• Records supplied:
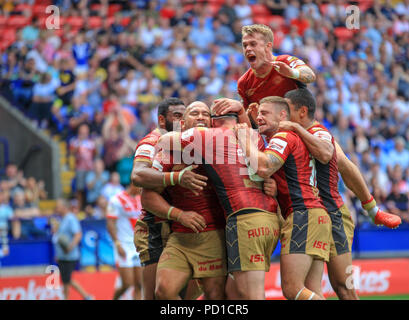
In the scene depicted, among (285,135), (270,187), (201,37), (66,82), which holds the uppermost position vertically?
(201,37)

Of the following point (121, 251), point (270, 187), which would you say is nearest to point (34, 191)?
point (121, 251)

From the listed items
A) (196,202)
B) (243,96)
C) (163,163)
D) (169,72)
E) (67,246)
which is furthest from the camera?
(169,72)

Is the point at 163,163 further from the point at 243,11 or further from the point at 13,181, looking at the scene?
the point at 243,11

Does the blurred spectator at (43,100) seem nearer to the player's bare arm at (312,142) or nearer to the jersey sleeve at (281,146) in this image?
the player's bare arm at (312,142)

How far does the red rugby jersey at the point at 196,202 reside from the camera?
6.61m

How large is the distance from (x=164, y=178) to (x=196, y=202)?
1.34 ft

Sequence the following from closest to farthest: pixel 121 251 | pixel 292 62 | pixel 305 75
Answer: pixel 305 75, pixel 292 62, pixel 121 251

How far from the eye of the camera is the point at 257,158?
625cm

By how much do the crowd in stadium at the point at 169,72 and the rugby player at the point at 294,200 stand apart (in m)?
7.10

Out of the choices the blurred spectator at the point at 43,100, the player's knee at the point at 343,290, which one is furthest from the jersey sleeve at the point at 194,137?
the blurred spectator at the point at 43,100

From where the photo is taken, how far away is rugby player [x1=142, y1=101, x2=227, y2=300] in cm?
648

---

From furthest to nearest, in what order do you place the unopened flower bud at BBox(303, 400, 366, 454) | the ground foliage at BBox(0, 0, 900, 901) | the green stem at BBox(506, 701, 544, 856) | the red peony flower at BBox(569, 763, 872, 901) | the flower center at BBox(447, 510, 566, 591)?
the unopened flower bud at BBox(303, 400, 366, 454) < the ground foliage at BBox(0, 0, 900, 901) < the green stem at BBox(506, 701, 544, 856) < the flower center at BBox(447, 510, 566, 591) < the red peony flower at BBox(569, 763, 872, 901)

• Problem details:
Return the lines of material above without any change, starting at the line that contains "From furthest to" and ending at the line that contains "the unopened flower bud at BBox(303, 400, 366, 454) <", with both of those lines included.

• Result:
From furthest to nearest, in what order do you place the unopened flower bud at BBox(303, 400, 366, 454) | the ground foliage at BBox(0, 0, 900, 901) | the green stem at BBox(506, 701, 544, 856) | the red peony flower at BBox(569, 763, 872, 901) | the flower center at BBox(447, 510, 566, 591)?
the unopened flower bud at BBox(303, 400, 366, 454) < the ground foliage at BBox(0, 0, 900, 901) < the green stem at BBox(506, 701, 544, 856) < the flower center at BBox(447, 510, 566, 591) < the red peony flower at BBox(569, 763, 872, 901)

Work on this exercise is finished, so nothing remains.